A magnificent Roman statue was found in Bulgaria
Archaeologists in Bulgaria have identified a marble statue of a Roman man in Varna, once known as the ancient Greek city of Odessos.
Workers found the marble man outside the fortress walls of Odessos in an area filled with alluvium, a combination of sand, clay, silt, and gravel left behind by streams. A small river used to flow in the area. The sculpture is slightly larger than human height and made of fine white marble. The only damage to the “unique” Roman-era statue was to the middle-aged man’s right wrist and face. Wearing a Roman toga and holding a scroll, the bearded man was also identified on the statue itself as Gaius Marios Ermogeniesz. The name was inscribed on the pedestal below his feet.
According to the Varna Regional Museum of History, the statue, which Bulgarian news agency BTA reported was likely created in the late second or early third century AD, is of an Odessos citizen. The museum said the man’s clothing indicated that Gaius was standing well with the Romans. Dr Vasil Tenekedjiev, who works at the museum, told BTA that it’s possible enemies of the public figure may have taken his sculpture to that location.
According to the Free Speech International Foundation, Varna is Bulgaria’s biggest maritime city. It first became a Greek colony in 570 BC. The foundation said it was a significant port in the Roman province of Moesia that prospered in the second and third centuries.
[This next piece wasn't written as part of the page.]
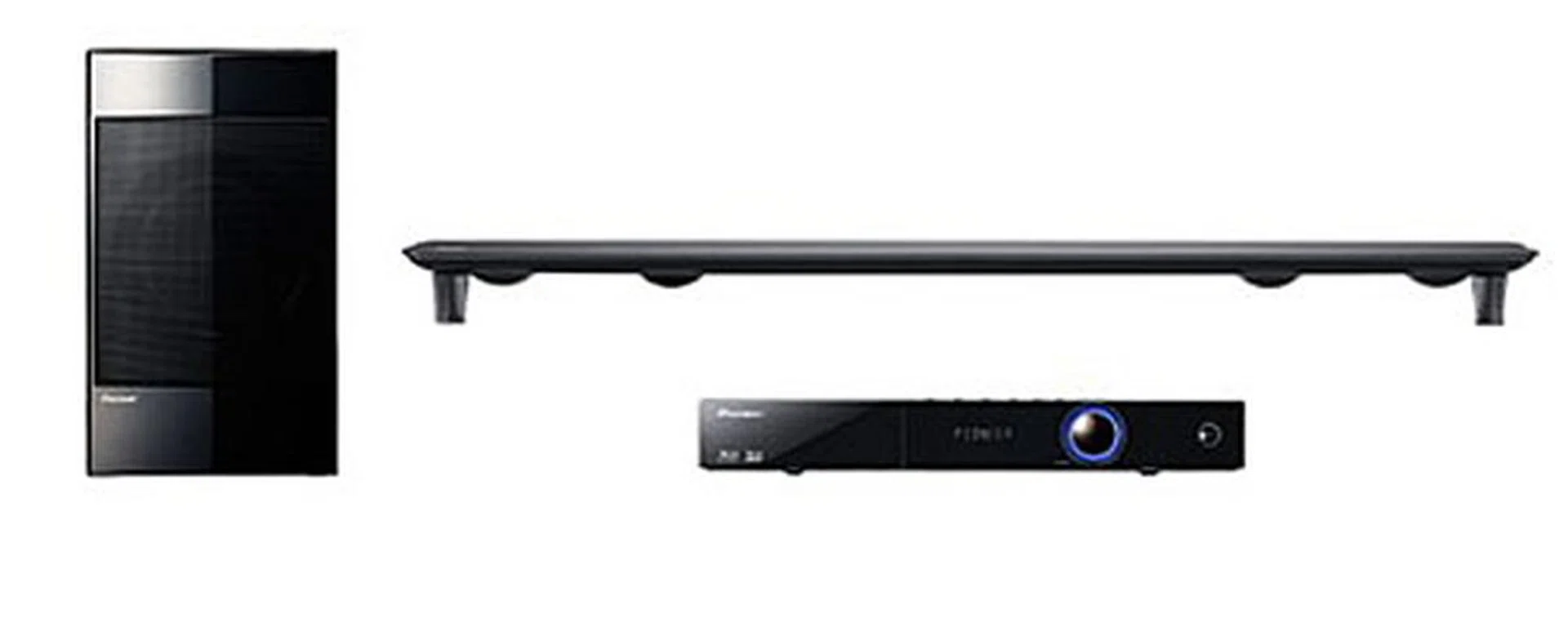 The HTZ-HW929BD is the new sound bar from Pioneer and it's a three-piece set.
Roman Emperor Theodosius II signed an armistice with Attila the Hun in Odessos in 447. However, in the seventh century, attacks from Avars and Slavs abandoned the city for several decades before it was renamed Varna. “In the present-day Greek Neighbourhood, situated over the oldest core of the city, there are the ruins of a building which still impresses, 1,700 years after it was abandoned,” the foundation noted.